А ещё Иван Сергеич рыболов. Убеждённый рыболов-зимник (есть такие опята-зимники, тоже растут на деревьях, но принципиально зимой). То есть, совсем как я, только наоборот. Нет, сколько-то лет назад я тоже рыбачил зимой, мы пересекались с Иван Сергеичем, он брал меня с собою куда-то далеко. Там был отменный клёв, масса людей бегала вокруг и сверлила лёд. Я привозил много рыбы и каких-то неясных ассоциаций памяти, очень похожих на кормление голубей на привокзальной площади. Зимой на рыбалку я любил ходить один. Пока идёшь по городу – в валенках, ватных штанах, телогрейке, шапке-ушанке, с ящиком за спиной и ледобуром на плече – тебя облают все встречные собаки, обкаркают вороны, изничтожат взглядами почтенные домохозяйки. А потом – тишина. Идёшь не спеша по речке, а она всё время увиливает от тебя, скрываясь за новым поворотом. За тобой тянется сиротливая цепочка следов, да и та потихоньку забивается большими тёплыми снежинками – письмами ангелов, как сказал один хороший человек – чтобы никто тебя не выследил. Да, снежинки в мороз кажутся тёплыми на ощупь. Рыбы я ловил мало или вовсе не ловил, всё больше разглядывал тишину – зимой на маленькой речке, вдали от жилья, её очень хорошо видно.

Те же сколько-то лет назад, когда я начал летом каждый рассвет встречать на речке или в лесу, зимнюю рыбалку я забросил – может быть, память просто отказывалась столько вмещать, да и поотморозил себе всё, что можно. (Что нельзя – не отморозил! Какая, вроде бы, разница – зима, лето; рыба – она и есть рыба: голова и хвост, между ними чешуя, под ней кости и немного мяса). А может быть, дело в живой, текущей воде. Ещё в траве, цветах, деревьях, птицах, козявках… Когда не клюёт, можно прилечь на траву и просто смотреть на речку, и она вытягивает из тебя все мысли – это анестезия для мозгов, для глупостей, то есть. Можно потрогать мрачного жука за длинный ус. Нет, ну а зачем ещё тогда этот ус, длиннее в полтора раза всего остального? Жуки реагируют по-разному: одни убегают ровно и стройно (жуки никогда не виляют задом), другие грозно заинтересовываются, напыживаются и размахивают усами – ну-ка, тронь, третьи, мои любимые – покосятся мудрым выпуклым глазом на не в меру расшалившегося бездельника – так, что становится стыдно – и в том же темпе важно удаляются прочь. Трава лесных полян, заливных лугов! Чёрная, загадочная ночью, сверкающая бриллиантовыми каплями росы после восхода солнца, остро и горько пахнущая в знойный полдень! Побережье наших южных морей – скалы и песок, Дальнего востока – песок и скалы, юго-восток – просто песок, Карелия, Кольский – скалы и мох, северное побережье – мох и скалы, теперь понимаю, откуда слово «скалиться». Твёрдо взгляду и ладоням, не говоря про остальное. В тайге травы мало, там ягодники, трава не любит хвойные деревья, она любит берёзы. Остаётся пятачок: Нечерноземье и Черноземье, я бы сказал – травоземье.

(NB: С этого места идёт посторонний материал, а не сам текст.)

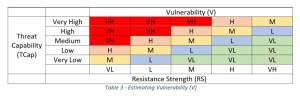 Risk - Estimating Vulnerability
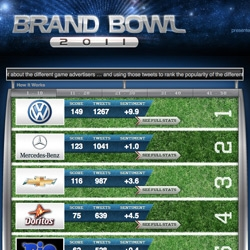 Brandbowl 2011 is on ~ from Boston.com, Mullen, and Radian6 ~ they are pulling the sentiment of tweets everywhere to figure out which superbowl ads are the most loved.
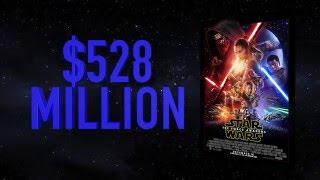 Star Wars Fans Flock to Wookieepedia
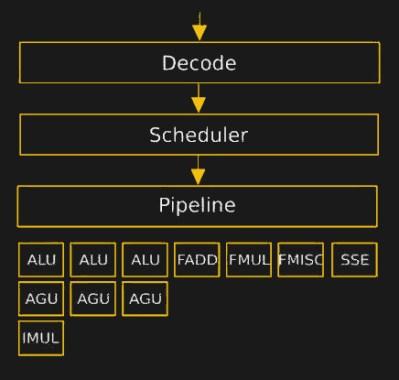 34C3: Hacking Into A CPU's Microcode | Hackaday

Иван Сергеич летом рыбу, наоборот, не ловит. И поехали мы с ним за налимом поздней осенью – вроде бы уже не лето, но ещё и не зима, ни нашим, ни вашим. Я наделал два десятка закидушек, Иван Сергеич взял две тяжеленные трёхколенные бамбуковые удочки с латунными катушками – такими, наверное, ловил ещё Сабанеев. Потому что он, видите ли, спортсмен, и ловить будет по-спортивному. К выбору продуктов питания отнеслись менее основательно. Вообще Иван Сергеич закуску понимает, но вот еду отдельно от выпивки как таковую не признаёт, опыт семейной жизни научил его лишь забегать в кабак перед домашним обедом. Поэтому на берегу при распаковке сумок оказалось множество солений, маринадов, шмат сала и два кило сырой картошки. Дрова мы забыли.

На берегу Оки осенью трудно найти сухие дрова – рыбаки сожгли за лето всё до щепочки. Сырой ивняк не хотел гореть, даже когда мы выпили по третьей. Иван Сергеич говорил, что нужно набрать определённый градус, тогда гореть будет всё. Бензин давал кратковременный эффект, его было в обрез, водку вообще жалко. Шёл мокрый снег. Я предложил максимально повысить градус внутри себя, закусить согретыми в ладонях солёными огурцами и залезть спать в машину. А утром показать мне класс рыбной ловли реликтовыми снастями. Но Иван Сергеич хотел печёной картошки, из принципа. Пришлось одному идти забрасывать закидушки. Пока я возился, совсем стемнело. Небо, берег и река превратились в одно существо, злое, принимавшее меня за чужого. Кто-то дул из-за угла, надув щёки и вытянув губы трубочкой; ветер разгонялся по реке, как конькобежец, у него были быстрые влажные пальцы – это невидимые снежинки касались лица. Волны, шелестя, бросались на берег и норовили ухватить за сапоги, клацая зубами. Неожиданно сзади поднялось зарево, а на воду упала моя тень, кривая и дрожащая. Градус был достигнут, я посрамлён. Мы закусили поджаренными на палочках до текучести ломтиками сала. Я лёг спать, а Иван Сергеич ещё долго торжествующе палил костёр и успокоился только когда сжёг прибрежный ивняк, картошку и левый рукав телогрейки.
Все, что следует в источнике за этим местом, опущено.